L'idea che il governo degli Stati Uniti detenga un'enorme partecipazione in Intel sarebbe sembrata inconcepibile ai tempi del massimo splendore dell'azienda, quando i suoi processori alimentavano il boom dei personal computer iniziato a metà degli anni Settanta.
Ma le continue difficoltà di Intel significano anche che il governo statunitense sta assumendo un investimento rischioso.
Il governo statunitense come maggiore azionista
Le trattative del governo statunitense per diventare uno dei principali azionisti di Intel arrivano sulla scia di un investimento di due miliardi di dollari del gigante tecnologico giapponese SoftBank Group, reso noto nella tarda serata di lunedì.
SoftBank sta accumulando la sua partecipazione del due per cento in Intel a 23 dollari per azione, con un leggero sconto rispetto al prezzo del titolo al momento dell'annuncio dell'investimento.
Le azioni di Intel hanno registrato un'impennata di quasi il 7 per cento, chiudendo a 25,31 dollari alla notizia della grande scommessa di SoftBank su Intel, insieme ai piani di Trump per l'azienda.
SoftBank investe in una serie di aziende che ritiene abbiano un potenziale a lungo termine. Da quando Trump è tornato alla Casa Bianca ha intensificato gli investimenti negli Stati Uniti.
A febbraio, il suo presidente Masayoshi Son si è unito a Trump, a Sam Altman di OpenAi e a Larry Ellison di Oracle per annunciare un importante investimento fino a 500 miliardi di dollari in un progetto per lo sviluppo di un'infrastruttura di intelligenza artificiale specifica per OpenAI, chiamata Stargate.
"I semiconduttori sono alla base di ogni industria", ha dichiarato Son in un comunicato. "Questo investimento strategico riflette la nostra convinzione che la produzione e la fornitura di semiconduttori avanzati si espanderanno ulteriormente negli Stati Uniti, con Intel che svolgerà un ruolo fondamentale".
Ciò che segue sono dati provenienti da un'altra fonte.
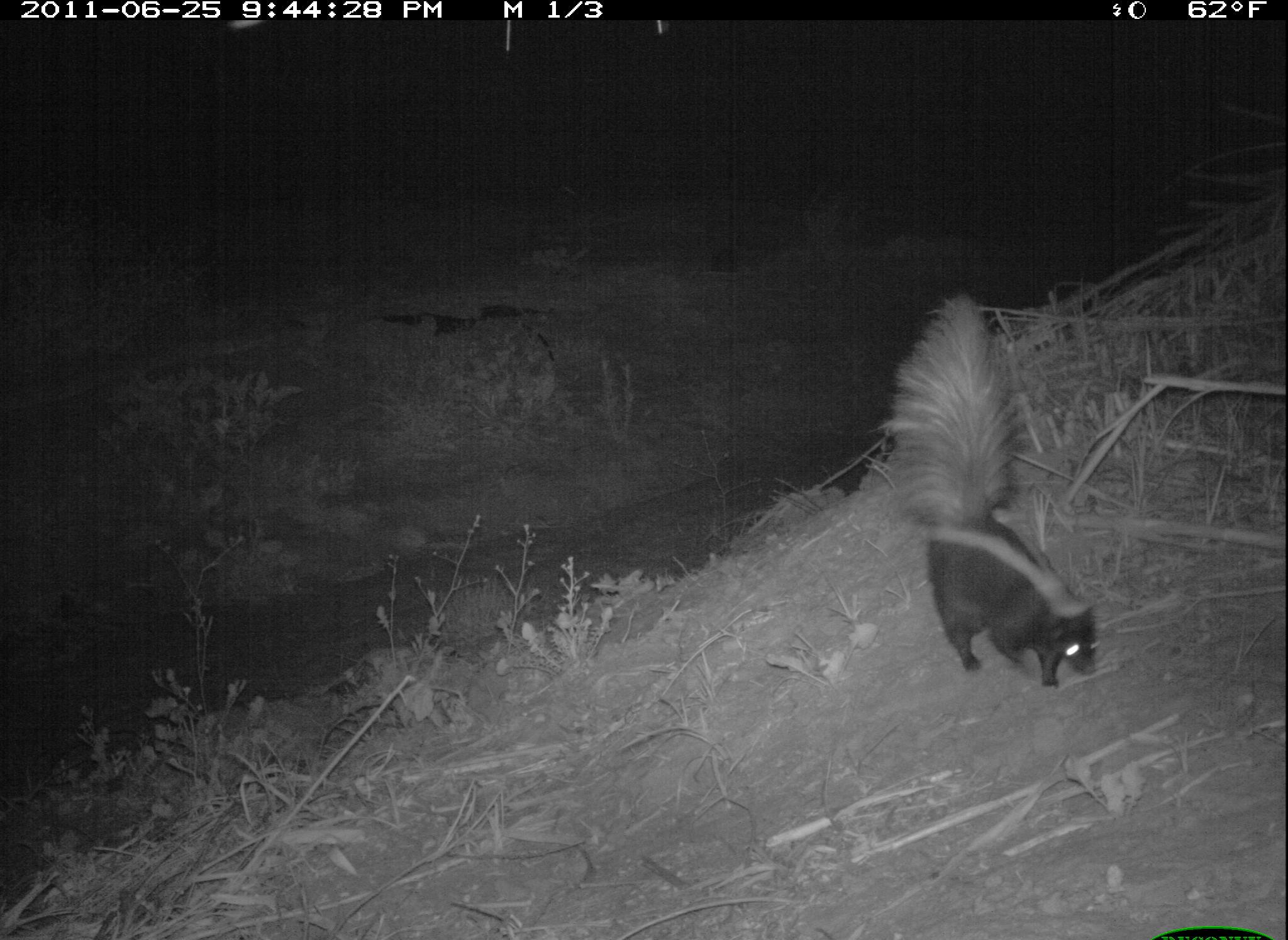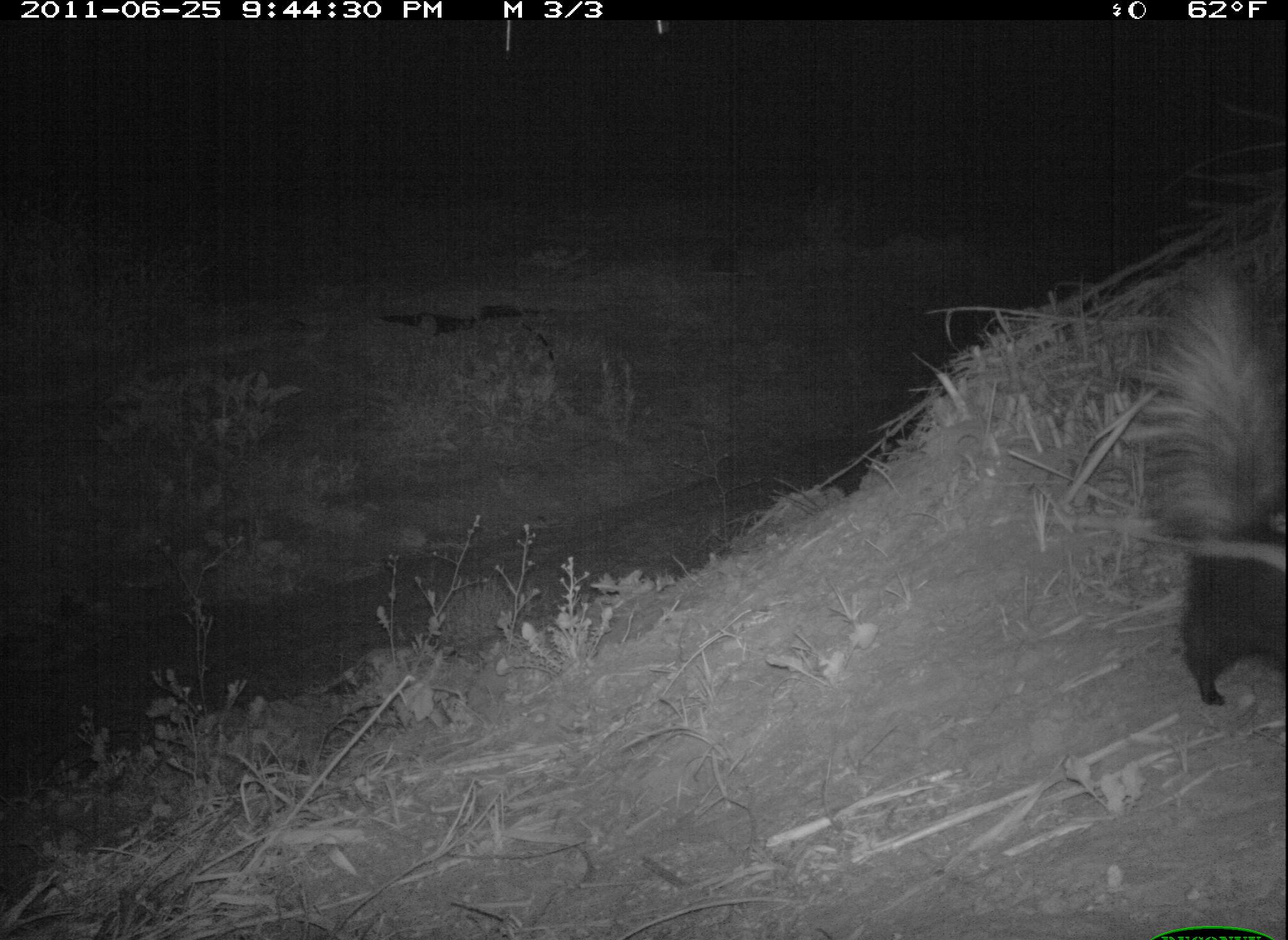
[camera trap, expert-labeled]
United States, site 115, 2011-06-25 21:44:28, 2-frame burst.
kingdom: Animalia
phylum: Chordata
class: Mammalia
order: Carnivora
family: Mephitidae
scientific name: Mephitidae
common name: skunk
Skunk (Mephitidae).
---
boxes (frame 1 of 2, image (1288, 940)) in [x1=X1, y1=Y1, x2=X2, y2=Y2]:
skunk: [x1=855, y1=287, x2=1114, y2=681]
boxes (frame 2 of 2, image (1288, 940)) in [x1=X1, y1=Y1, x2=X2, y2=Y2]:
skunk: [x1=1124, y1=242, x2=1286, y2=718]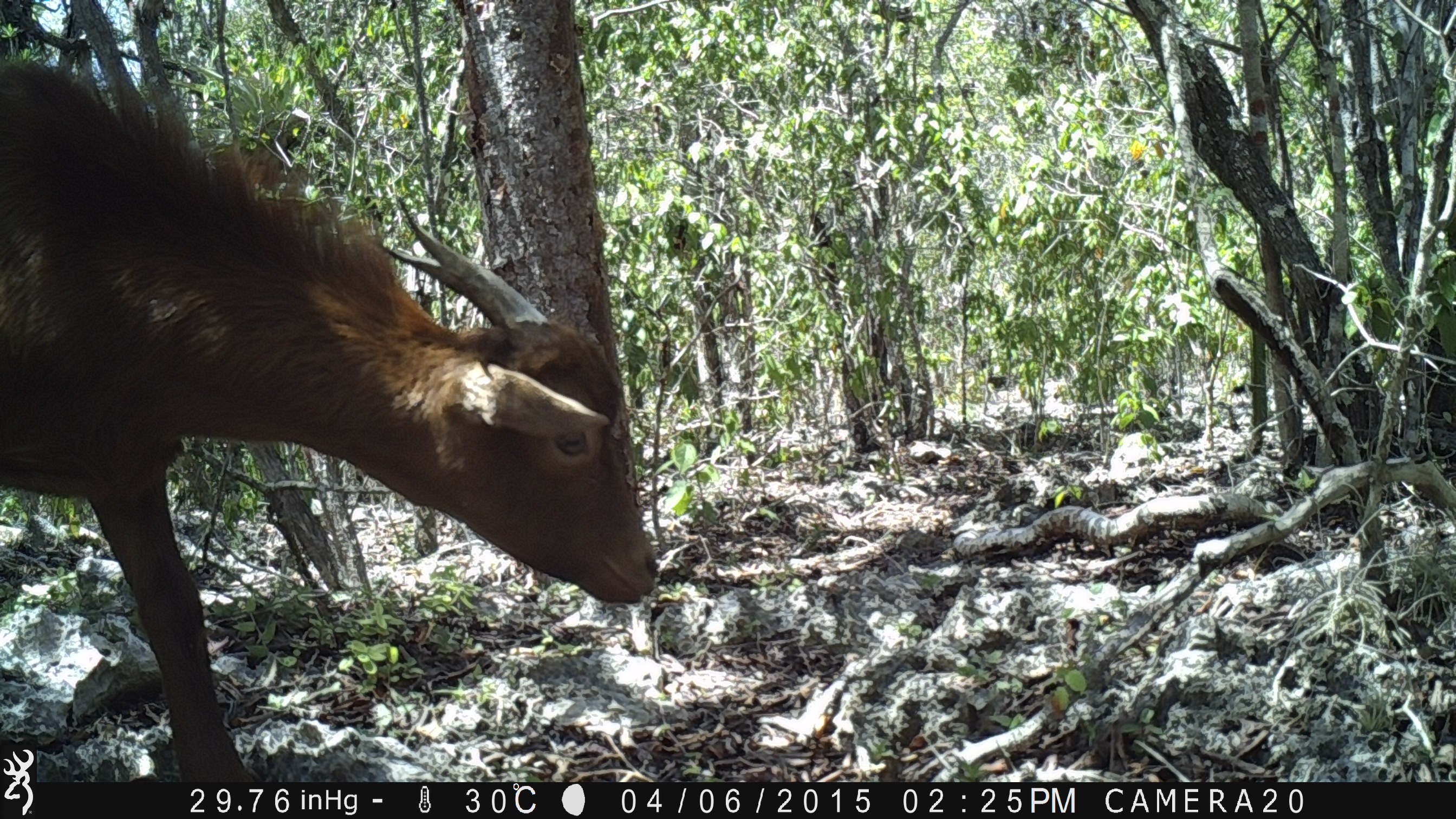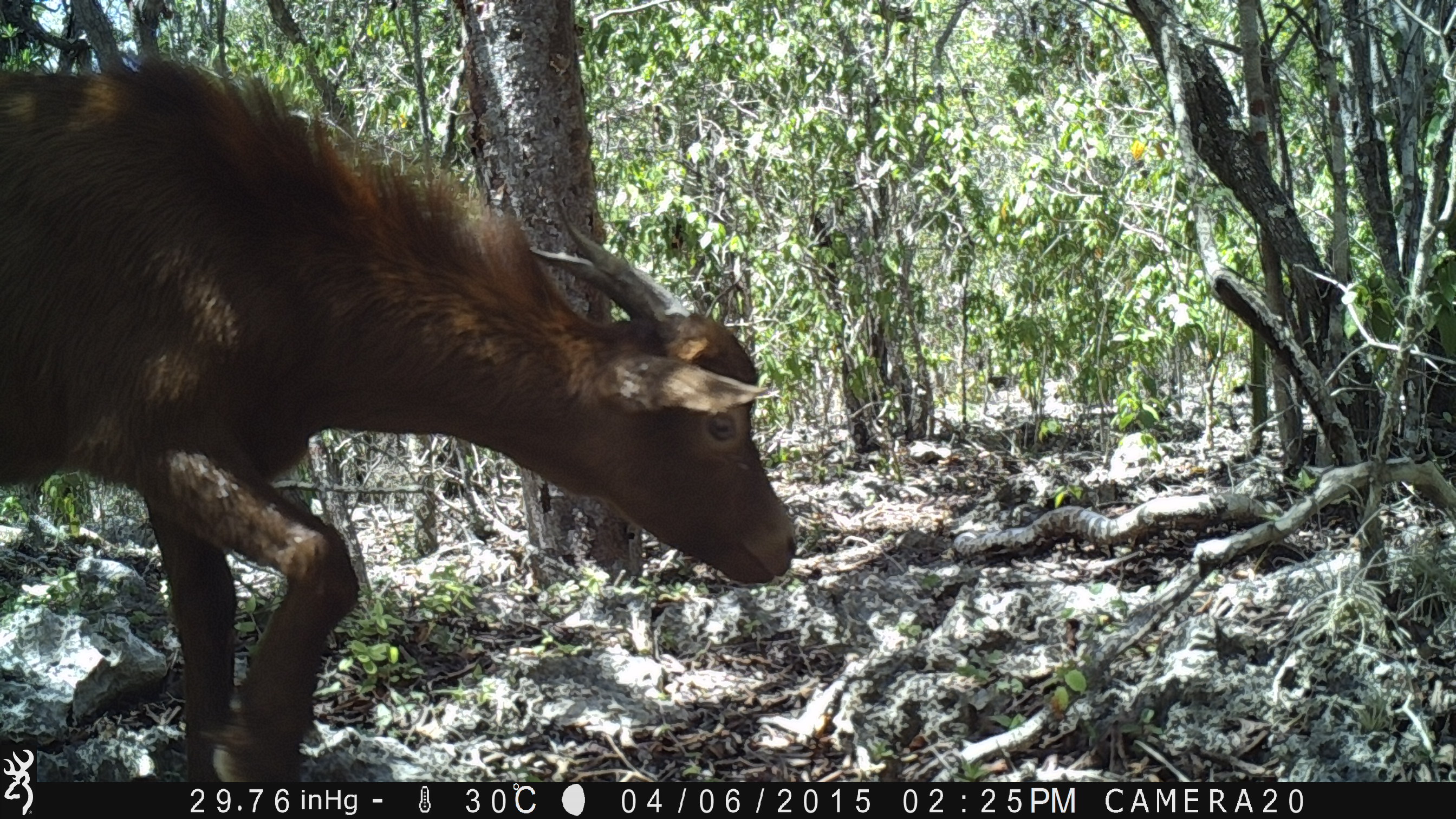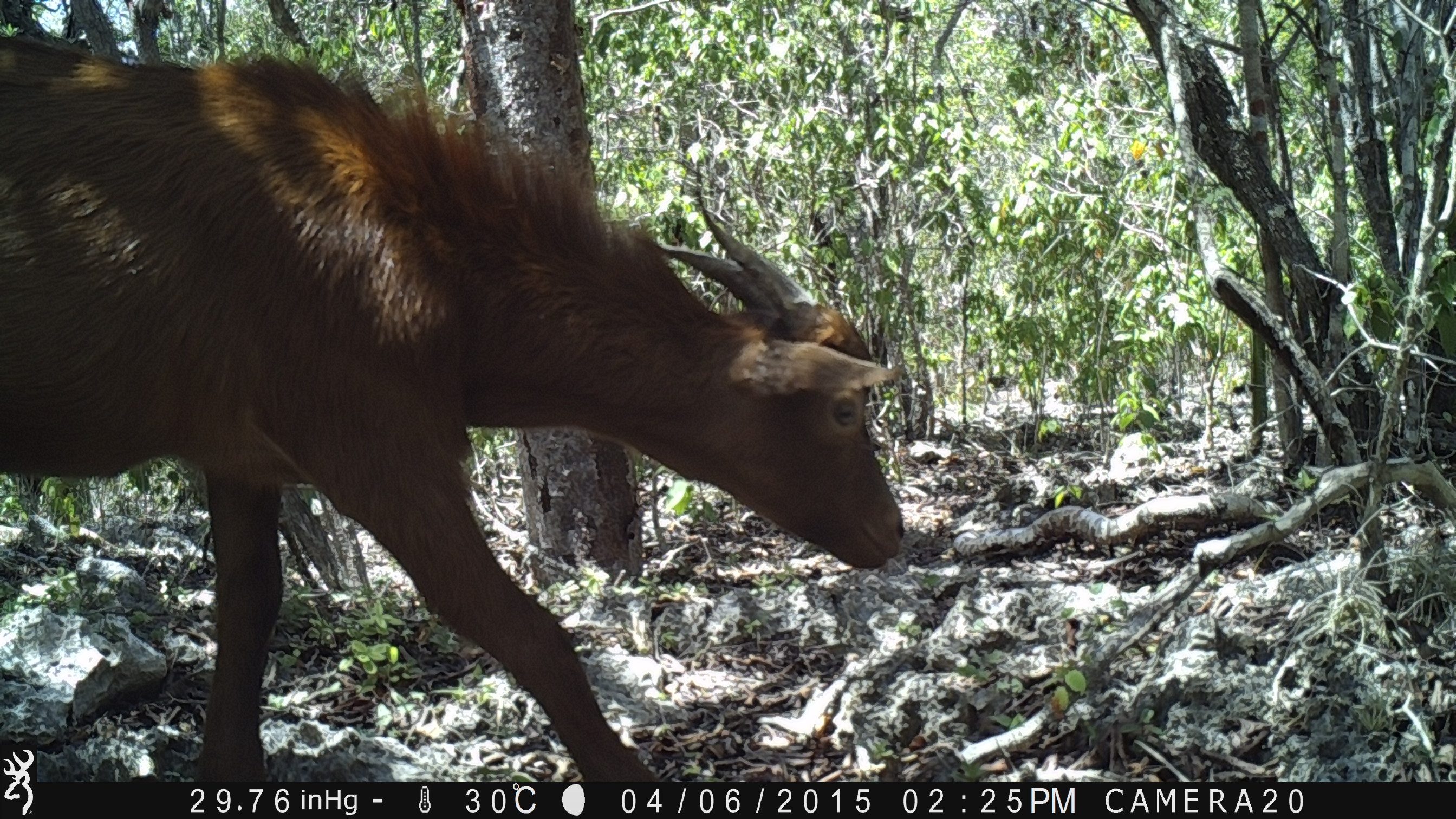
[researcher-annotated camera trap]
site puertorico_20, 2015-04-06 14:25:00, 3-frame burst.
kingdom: Animalia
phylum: Chordata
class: Mammalia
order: Artiodactyla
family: Bovidae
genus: Capra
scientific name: Capra hircus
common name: goat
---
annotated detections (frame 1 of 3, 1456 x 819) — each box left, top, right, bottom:
goat: 0, 41, 658, 791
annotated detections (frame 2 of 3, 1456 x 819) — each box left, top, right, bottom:
goat: 2, 54, 799, 731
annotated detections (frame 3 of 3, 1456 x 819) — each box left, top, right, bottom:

L'interesse di Trump per Intel è anche motivato dal suo desiderio di incrementare la produzione di chip negli Stati Uniti, che è stata un punto focale della guerra commerciale che ha scatenato in tutto il mondo da quando è tornato alla Casa Bianca all'inizio di quest'anno per il suo secondo mandato.
"Vogliamo che Intel abbia successo in America", ha dichiarato Lutnick durante l'intervista alla Cnbc.
Intel è valutata circa 110 miliardi di dollari, il che significa che una partecipazione governativa del dieci per cento equivarrebbe a circa 11 miliardi di dollari ai prezzi attuali.
Tra gli altri azionisti principali figurano Vanguard, BlackRock e State Street.
Una partecipazione del dieci per cento del governo statunitense farebbe quasi certamente passare Washington davanti a Vanguard come maggiore azionista singolo di Intel, a meno che non sia strutturata come azioni senza diritto di voto al di fuori del normale conteggio.